Return each line, exactly as given, from the one containing "class: Mammalia" through the end of the entries below, and skip the rest.

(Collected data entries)
====
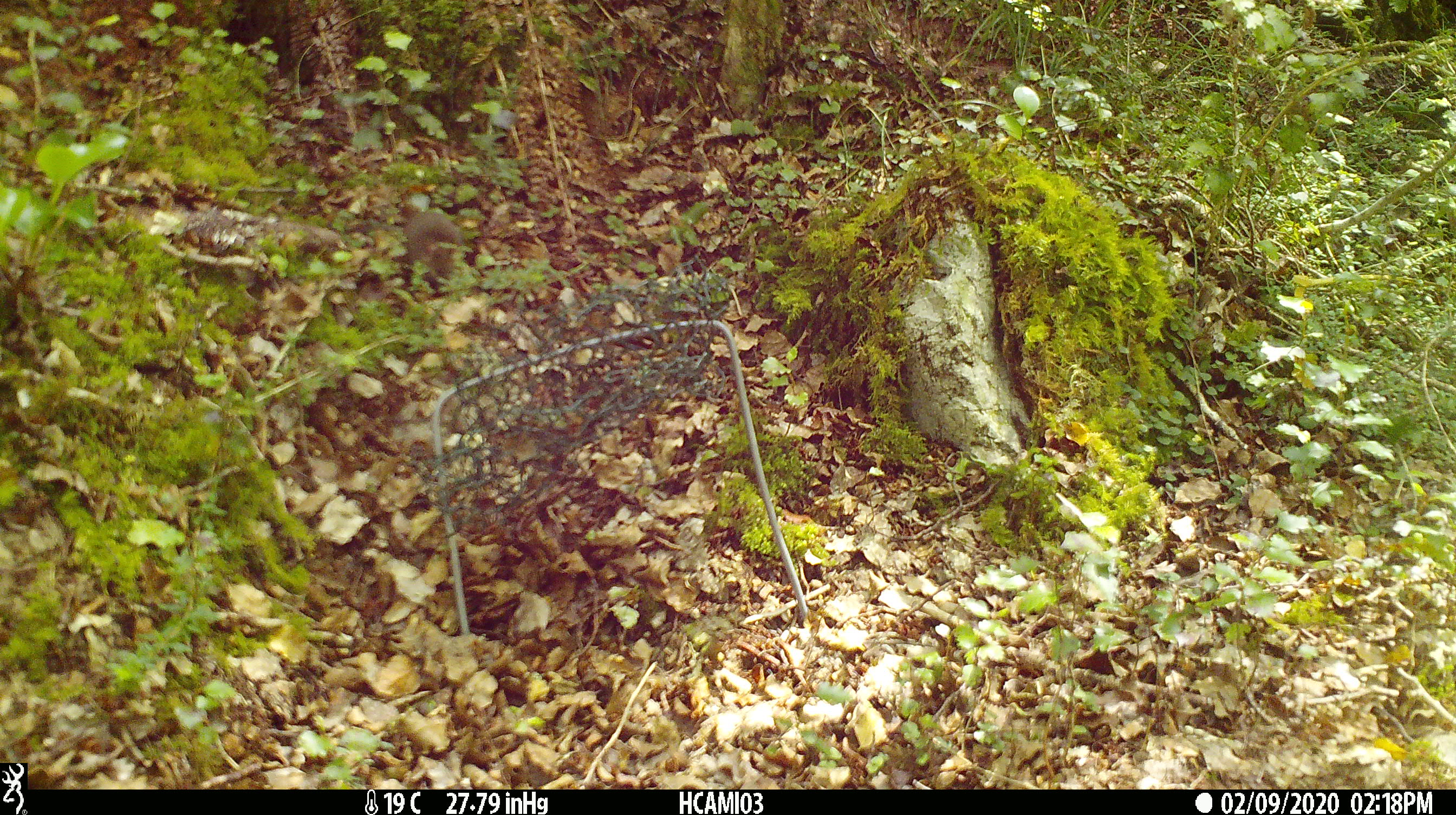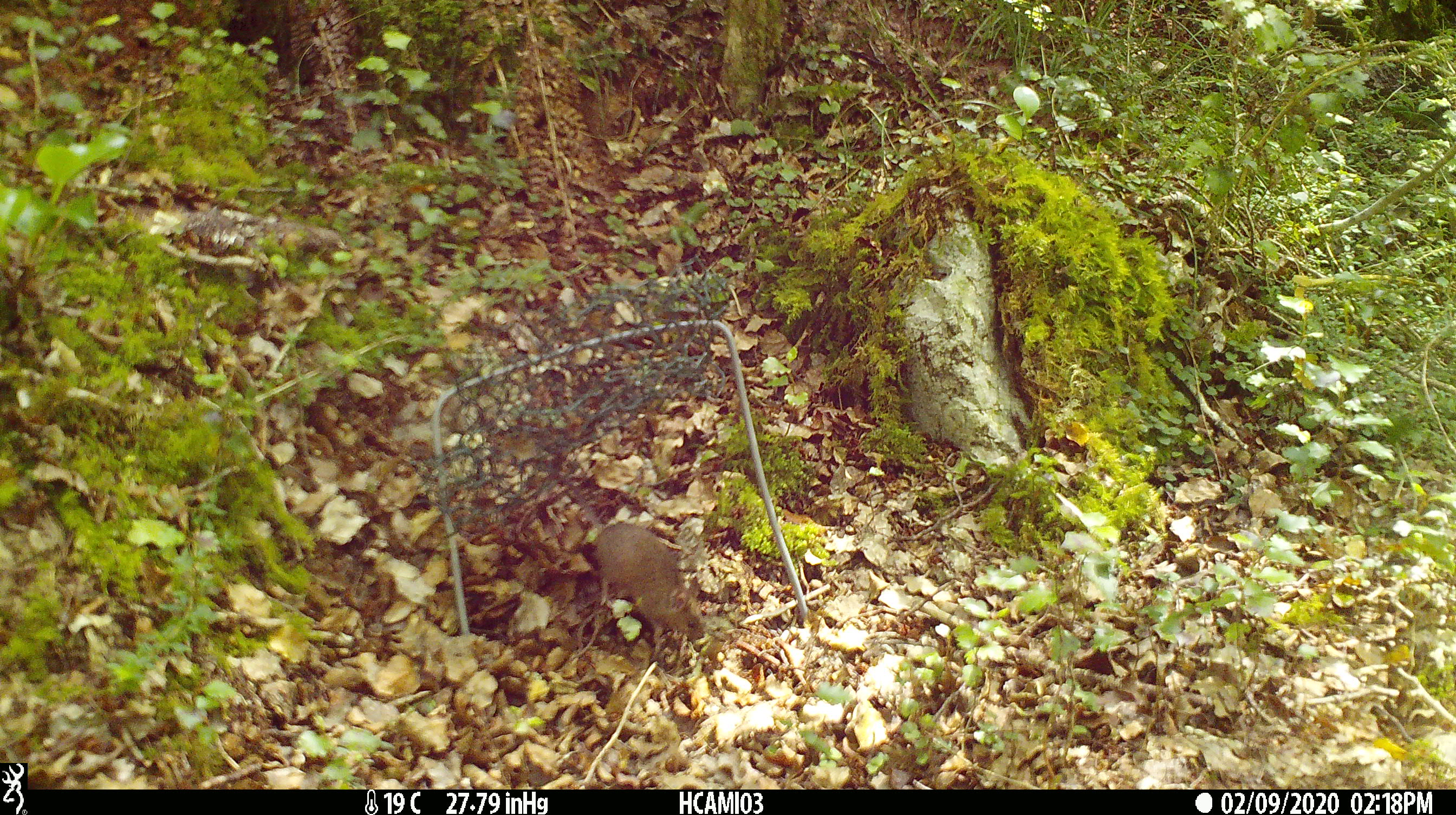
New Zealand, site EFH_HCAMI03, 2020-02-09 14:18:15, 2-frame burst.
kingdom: Animalia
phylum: Chordata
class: Mammalia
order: Rodentia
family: Muridae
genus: Mus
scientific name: Mus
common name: mouse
Mouse (Mus).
====
(Solution below):
class: Mammalia
order: Rodentia
family: Muridae
genus: Mus
scientific name: Mus
common name: mouse
Mouse (Mus).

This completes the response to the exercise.